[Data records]
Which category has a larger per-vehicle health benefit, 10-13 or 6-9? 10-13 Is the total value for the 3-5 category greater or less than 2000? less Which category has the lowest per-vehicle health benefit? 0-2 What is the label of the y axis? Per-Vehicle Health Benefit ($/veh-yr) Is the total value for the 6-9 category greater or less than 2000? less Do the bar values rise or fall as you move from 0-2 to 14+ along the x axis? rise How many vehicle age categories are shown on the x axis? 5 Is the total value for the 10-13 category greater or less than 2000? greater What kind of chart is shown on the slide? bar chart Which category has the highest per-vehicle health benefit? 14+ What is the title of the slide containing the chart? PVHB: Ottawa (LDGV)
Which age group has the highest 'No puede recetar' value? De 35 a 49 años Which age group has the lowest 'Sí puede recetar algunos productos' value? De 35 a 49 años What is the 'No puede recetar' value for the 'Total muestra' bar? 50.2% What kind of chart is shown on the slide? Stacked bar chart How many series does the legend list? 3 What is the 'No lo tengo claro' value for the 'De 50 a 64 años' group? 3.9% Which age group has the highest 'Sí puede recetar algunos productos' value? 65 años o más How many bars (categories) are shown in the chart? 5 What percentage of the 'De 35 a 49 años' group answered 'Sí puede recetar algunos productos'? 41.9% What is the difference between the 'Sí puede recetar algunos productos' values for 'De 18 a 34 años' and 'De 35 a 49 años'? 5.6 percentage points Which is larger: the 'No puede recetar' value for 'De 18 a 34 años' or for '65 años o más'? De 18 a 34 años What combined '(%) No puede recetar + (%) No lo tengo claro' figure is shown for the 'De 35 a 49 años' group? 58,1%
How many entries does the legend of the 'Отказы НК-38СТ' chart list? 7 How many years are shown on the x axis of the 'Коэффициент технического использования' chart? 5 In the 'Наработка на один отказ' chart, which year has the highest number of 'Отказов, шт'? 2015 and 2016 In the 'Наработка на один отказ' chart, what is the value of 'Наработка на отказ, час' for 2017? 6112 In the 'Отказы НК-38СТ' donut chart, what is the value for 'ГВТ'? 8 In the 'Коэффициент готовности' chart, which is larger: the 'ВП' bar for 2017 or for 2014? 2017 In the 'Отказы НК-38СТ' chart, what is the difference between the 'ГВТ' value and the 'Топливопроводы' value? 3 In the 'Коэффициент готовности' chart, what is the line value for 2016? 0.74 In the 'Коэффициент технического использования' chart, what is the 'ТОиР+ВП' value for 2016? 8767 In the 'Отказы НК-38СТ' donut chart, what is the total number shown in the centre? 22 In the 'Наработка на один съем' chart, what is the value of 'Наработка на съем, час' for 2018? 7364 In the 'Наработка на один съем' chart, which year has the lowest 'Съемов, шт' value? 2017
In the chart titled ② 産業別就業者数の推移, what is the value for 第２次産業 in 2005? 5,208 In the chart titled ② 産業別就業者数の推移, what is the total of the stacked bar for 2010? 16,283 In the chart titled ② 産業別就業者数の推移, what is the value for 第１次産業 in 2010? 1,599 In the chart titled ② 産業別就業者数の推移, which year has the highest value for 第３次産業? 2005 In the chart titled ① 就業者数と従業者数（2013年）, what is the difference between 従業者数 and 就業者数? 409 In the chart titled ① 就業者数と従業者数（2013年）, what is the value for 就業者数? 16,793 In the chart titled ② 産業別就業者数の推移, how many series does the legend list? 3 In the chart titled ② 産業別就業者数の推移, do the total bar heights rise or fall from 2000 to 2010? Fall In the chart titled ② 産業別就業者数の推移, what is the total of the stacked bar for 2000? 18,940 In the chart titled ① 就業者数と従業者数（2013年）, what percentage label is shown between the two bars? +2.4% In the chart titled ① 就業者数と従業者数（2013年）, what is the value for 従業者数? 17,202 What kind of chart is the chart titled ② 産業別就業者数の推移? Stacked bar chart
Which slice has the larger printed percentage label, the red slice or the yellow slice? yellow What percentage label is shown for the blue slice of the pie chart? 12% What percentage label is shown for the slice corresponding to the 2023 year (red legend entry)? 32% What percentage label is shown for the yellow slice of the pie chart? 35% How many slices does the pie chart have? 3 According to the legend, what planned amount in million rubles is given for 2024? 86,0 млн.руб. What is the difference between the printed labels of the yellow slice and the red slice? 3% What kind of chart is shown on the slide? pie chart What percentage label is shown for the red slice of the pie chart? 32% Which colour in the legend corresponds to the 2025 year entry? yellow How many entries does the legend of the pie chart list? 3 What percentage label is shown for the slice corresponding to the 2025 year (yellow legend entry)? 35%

- **WHAT TO DO**: Please reproduce all five lines above without changing a single character.

- **RESPONSE AREA**:
Which category has a larger per-vehicle health benefit, 10-13 or 6-9? 10-13 Is the total value for the 3-5 category greater or less than 2000? less Which category has the lowest per-vehicle health benefit? 0-2 What is the label of the y axis? Per-Vehicle Health Benefit ($/veh-yr) Is the total value for the 6-9 category greater or less than 2000? less Do the bar values rise or fall as you move from 0-2 to 14+ along the x axis? rise How many vehicle age categories are shown on the x axis? 5 Is the total value for the 10-13 category greater or less than 2000? greater What kind of chart is shown on the slide? bar chart Which category has the highest per-vehicle health benefit? 14+ What is the title of the slide containing the chart? PVHB: Ottawa (LDGV)
Which age group has the highest 'No puede recetar' value? De 35 a 49 años Which age group has the lowest 'Sí puede recetar algunos productos' value? De 35 a 49 años What is the 'No puede recetar' value for the 'Total muestra' bar? 50.2% What kind of chart is shown on the slide? Stacked bar chart How many series does the legend list? 3 What is the 'No lo tengo claro' value for the 'De 50 a 64 años' group? 3.9% Which age group has the highest 'Sí puede recetar algunos productos' value? 65 años o más How many bars (categories) are shown in the chart? 5 What percentage of the 'De 35 a 49 años' group answered 'Sí puede recetar algunos productos'? 41.9% What is the difference between the 'Sí puede recetar algunos productos' values for 'De 18 a 34 años' and 'De 35 a 49 años'? 5.6 percentage points Which is larger: the 'No puede recetar' value for 'De 18 a 34 años' or for '65 años o más'? De 18 a 34 años What combined '(%) No puede recetar + (%) No lo tengo claro' figure is shown for the 'De 35 a 49 años' group? 58,1%
How many entries does the legend of the 'Отказы НК-38СТ' chart list? 7 How many years are shown on the x axis of the 'Коэффициент технического использования' chart? 5 In the 'Наработка на один отказ' chart, which year has the highest number of 'Отказов, шт'? 2015 and 2016 In the 'Наработка на один отказ' chart, what is the value of 'Наработка на отказ, час' for 2017? 6112 In the 'Отказы НК-38СТ' donut chart, what is the value for 'ГВТ'? 8 In the 'Коэффициент готовности' chart, which is larger: the 'ВП' bar for 2017 or for 2014? 2017 In the 'Отказы НК-38СТ' chart, what is the difference between the 'ГВТ' value and the 'Топливопроводы' value? 3 In the 'Коэффициент готовности' chart, what is the line value for 2016? 0.74 In the 'Коэффициент технического использования' chart, what is the 'ТОиР+ВП' value for 2016? 8767 In the 'Отказы НК-38СТ' donut chart, what is the total number shown in the centre? 22 In the 'Наработка на один съем' chart, what is the value of 'Наработка на съем, час' for 2018? 7364 In the 'Наработка на один съем' chart, which year has the lowest 'Съемов, шт' value? 2017
In the chart titled ② 産業別就業者数の推移, what is the value for 第２次産業 in 2005? 5,208 In the chart titled ② 産業別就業者数の推移, what is the total of the stacked bar for 2010? 16,283 In the chart titled ② 産業別就業者数の推移, what is the value for 第１次産業 in 2010? 1,599 In the chart titled ② 産業別就業者数の推移, which year has the highest value for 第３次産業? 2005 In the chart titled ① 就業者数と従業者数（2013年）, what is the difference between 従業者数 and 就業者数? 409 In the chart titled ① 就業者数と従業者数（2013年）, what is the value for 就業者数? 16,793 In the chart titled ② 産業別就業者数の推移, how many series does the legend list? 3 In the chart titled ② 産業別就業者数の推移, do the total bar heights rise or fall from 2000 to 2010? Fall In the chart titled ② 産業別就業者数の推移, what is the total of the stacked bar for 2000? 18,940 In the chart titled ① 就業者数と従業者数（2013年）, what percentage label is shown between the two bars? +2.4% In the chart titled ① 就業者数と従業者数（2013年）, what is the value for 従業者数? 17,202 What kind of chart is the chart titled ② 産業別就業者数の推移? Stacked bar chart
Which slice has the larger printed percentage label, the red slice or the yellow slice? yellow What percentage label is shown for the blue slice of the pie chart? 12% What percentage label is shown for the slice corresponding to the 2023 year (red legend entry)? 32% What percentage label is shown for the yellow slice of the pie chart? 35% How many slices does the pie chart have? 3 According to the legend, what planned amount in million rubles is given for 2024? 86,0 млн.руб. What is the difference between the printed labels of the yellow slice and the red slice? 3% What kind of chart is shown on the slide? pie chart What percentage label is shown for the red slice of the pie chart? 32% Which colour in the legend corresponds to the 2025 year entry? yellow How many entries does the legend of the pie chart list? 3 What percentage label is shown for the slice corresponding to the 2025 year (yellow legend entry)? 35%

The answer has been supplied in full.